The Vermont State Police are stepping up patrols in an effort to reduce traffic fatalities across the state. Law enforcement officers say they’re concerned, because while the number of crashes is not on the rise this year, the severity of the accidents has gotten much worse.
Last year, there were 55 traffic fatalities on Vermont’s roads. This year 50 people have already died and there’s still four months left in the year.
Lt. John Flannigan is the traffic safety commander for the state police. He hopes to get the message out that the severity of accidents has increased dramatically in just the last year.
"Right now as far as we can tell, we’re on a pace of about an average year and not different from what we had last year on overall motor vehicle crashes," said Flannigan. "However our fatalities are much higher than last year."
Flannigan says there are three factors that contribute to virtually every traffic fatality.
"They are occupants not wearing seat belts, drivers operating impaired by either alcohol and or other substances, and the sped that they are traveling. Many in these crashes that are killed as a result are driving too fast."

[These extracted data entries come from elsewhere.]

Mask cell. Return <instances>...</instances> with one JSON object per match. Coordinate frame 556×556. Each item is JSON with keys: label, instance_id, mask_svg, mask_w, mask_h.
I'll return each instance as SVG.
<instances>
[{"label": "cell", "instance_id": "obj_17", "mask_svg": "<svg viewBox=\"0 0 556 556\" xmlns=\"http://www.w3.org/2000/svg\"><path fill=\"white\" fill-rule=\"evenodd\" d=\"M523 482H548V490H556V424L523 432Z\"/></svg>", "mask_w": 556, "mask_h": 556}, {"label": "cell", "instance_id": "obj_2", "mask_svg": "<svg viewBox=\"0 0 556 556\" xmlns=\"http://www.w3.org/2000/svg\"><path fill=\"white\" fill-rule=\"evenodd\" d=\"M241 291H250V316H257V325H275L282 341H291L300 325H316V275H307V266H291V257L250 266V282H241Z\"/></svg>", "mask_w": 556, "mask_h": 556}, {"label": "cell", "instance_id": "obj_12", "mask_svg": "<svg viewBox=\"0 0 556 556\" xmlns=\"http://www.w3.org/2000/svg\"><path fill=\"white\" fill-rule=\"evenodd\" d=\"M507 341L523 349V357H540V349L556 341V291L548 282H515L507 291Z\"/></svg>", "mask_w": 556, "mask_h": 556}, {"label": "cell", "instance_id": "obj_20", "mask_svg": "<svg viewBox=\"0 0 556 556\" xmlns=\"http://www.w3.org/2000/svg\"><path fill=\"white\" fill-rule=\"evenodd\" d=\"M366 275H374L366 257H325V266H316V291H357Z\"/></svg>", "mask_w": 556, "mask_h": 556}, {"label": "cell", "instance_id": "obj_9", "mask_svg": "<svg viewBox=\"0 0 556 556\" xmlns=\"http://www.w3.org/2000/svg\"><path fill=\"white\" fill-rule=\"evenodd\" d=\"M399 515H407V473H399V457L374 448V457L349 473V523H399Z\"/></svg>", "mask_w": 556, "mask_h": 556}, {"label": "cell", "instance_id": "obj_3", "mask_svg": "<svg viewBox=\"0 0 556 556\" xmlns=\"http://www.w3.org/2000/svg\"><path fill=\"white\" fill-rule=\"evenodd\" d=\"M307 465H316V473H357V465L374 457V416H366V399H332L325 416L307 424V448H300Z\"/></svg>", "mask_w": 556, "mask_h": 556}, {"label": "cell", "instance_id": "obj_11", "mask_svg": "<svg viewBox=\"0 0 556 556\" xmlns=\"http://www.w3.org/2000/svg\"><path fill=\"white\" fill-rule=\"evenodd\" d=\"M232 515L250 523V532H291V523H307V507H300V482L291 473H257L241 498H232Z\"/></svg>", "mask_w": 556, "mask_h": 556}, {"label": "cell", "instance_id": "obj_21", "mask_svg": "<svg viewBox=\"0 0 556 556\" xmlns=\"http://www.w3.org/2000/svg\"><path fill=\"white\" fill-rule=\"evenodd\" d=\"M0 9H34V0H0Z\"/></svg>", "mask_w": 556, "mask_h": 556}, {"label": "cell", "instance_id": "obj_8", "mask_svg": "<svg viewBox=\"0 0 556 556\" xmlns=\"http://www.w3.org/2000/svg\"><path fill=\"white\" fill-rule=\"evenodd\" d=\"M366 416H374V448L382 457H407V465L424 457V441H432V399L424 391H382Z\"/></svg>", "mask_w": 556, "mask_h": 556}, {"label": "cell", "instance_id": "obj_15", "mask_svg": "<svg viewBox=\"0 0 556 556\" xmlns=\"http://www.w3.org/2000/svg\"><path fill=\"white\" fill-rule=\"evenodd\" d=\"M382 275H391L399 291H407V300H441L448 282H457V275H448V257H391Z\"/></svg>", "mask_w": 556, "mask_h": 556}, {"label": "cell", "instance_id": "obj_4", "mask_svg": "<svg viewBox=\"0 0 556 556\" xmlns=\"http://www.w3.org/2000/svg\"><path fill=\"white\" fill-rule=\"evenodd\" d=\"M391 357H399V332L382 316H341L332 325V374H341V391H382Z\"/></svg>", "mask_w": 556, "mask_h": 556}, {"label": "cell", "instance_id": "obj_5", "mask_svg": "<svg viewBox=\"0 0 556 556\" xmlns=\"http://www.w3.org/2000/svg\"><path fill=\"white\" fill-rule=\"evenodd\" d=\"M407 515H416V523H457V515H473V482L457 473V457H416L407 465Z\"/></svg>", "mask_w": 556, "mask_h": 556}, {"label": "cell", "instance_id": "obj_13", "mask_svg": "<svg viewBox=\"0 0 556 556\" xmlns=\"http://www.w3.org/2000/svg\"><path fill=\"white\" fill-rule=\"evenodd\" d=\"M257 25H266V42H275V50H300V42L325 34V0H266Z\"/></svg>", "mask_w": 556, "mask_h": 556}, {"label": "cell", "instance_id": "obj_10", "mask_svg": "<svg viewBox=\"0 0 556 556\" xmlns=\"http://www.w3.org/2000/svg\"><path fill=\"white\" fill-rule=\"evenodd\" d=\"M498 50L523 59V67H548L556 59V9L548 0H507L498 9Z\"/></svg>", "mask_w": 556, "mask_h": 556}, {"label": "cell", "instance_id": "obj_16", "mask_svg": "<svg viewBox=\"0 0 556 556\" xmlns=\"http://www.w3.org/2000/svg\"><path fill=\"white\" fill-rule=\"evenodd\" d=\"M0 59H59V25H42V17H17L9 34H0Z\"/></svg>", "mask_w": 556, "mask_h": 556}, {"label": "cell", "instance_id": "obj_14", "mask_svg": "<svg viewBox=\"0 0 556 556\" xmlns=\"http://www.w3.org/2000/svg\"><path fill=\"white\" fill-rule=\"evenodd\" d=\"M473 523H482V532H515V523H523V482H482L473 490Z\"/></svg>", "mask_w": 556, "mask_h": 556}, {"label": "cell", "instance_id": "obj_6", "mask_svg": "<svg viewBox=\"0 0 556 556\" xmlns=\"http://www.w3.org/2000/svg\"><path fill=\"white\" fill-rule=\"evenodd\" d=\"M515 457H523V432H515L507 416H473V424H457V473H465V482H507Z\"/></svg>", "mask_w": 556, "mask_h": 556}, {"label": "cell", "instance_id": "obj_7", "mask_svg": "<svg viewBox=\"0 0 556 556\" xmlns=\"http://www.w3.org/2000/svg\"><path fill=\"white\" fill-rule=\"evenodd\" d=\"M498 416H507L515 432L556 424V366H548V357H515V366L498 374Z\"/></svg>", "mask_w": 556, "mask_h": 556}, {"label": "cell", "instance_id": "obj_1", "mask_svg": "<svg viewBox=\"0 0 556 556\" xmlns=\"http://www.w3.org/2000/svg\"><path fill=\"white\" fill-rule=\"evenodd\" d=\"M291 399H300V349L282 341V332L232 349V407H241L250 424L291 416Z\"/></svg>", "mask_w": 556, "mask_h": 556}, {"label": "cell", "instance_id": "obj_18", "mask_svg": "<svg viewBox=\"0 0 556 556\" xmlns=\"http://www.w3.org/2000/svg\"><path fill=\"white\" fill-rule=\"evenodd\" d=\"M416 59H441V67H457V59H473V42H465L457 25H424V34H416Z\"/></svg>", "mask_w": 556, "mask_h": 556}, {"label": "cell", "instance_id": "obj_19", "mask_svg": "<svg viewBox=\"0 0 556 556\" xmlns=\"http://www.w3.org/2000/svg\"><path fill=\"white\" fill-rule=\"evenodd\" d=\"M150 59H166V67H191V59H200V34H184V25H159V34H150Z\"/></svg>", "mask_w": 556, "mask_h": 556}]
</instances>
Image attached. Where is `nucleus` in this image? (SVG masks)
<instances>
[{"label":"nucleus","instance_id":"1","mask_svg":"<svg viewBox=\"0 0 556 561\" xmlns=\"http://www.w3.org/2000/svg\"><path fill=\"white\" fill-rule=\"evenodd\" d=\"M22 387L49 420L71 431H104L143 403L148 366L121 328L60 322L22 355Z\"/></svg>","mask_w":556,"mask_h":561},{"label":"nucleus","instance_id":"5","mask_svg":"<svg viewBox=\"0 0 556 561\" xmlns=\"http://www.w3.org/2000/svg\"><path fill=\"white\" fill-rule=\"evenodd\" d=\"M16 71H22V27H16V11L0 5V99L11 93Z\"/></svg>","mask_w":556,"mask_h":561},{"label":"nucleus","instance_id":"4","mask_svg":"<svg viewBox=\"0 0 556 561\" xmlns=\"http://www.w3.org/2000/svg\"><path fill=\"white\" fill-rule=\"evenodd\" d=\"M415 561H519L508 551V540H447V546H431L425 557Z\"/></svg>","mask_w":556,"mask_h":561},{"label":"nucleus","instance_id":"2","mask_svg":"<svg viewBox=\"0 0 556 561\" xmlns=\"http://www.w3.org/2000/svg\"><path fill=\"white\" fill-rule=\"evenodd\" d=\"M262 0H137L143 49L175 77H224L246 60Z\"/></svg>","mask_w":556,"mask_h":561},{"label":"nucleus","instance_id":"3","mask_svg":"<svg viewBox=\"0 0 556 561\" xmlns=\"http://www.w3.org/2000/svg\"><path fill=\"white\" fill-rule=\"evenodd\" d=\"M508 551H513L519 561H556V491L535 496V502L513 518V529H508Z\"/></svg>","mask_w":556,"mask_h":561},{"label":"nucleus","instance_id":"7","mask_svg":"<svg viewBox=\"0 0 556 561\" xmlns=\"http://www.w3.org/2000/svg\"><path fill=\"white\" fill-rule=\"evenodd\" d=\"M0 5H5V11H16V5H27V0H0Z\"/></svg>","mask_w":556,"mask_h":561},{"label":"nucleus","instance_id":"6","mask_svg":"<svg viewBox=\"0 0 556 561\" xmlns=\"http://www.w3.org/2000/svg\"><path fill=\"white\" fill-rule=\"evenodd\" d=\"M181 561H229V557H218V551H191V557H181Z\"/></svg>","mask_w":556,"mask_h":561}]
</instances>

Flannigan says the state police launched additional enforcement patrols at the beginning of the summer and he thinks they may be having some impact.
"We’ve run well over 40 of those special teams and events throughout the state since July 4th and we will be continuing through the end of Labor Day weekend," said Flannigan. "We’ll also be stepping up enforcement with our Operation Care Friday through Monday over Labor Day weekend with extra officers on the road."
Flannigan says his goal is not to write more traffic tickets but to persuade people to drive more responsibly.
"We’re pleading to the public to drive safely, drive responsibly, and we’re working towards zero deaths. That really is our ultimate goal."
Flannigan says there’s been a recent improvement in traffic safety. He says the number of fatalities during the month of August is below the three-year average.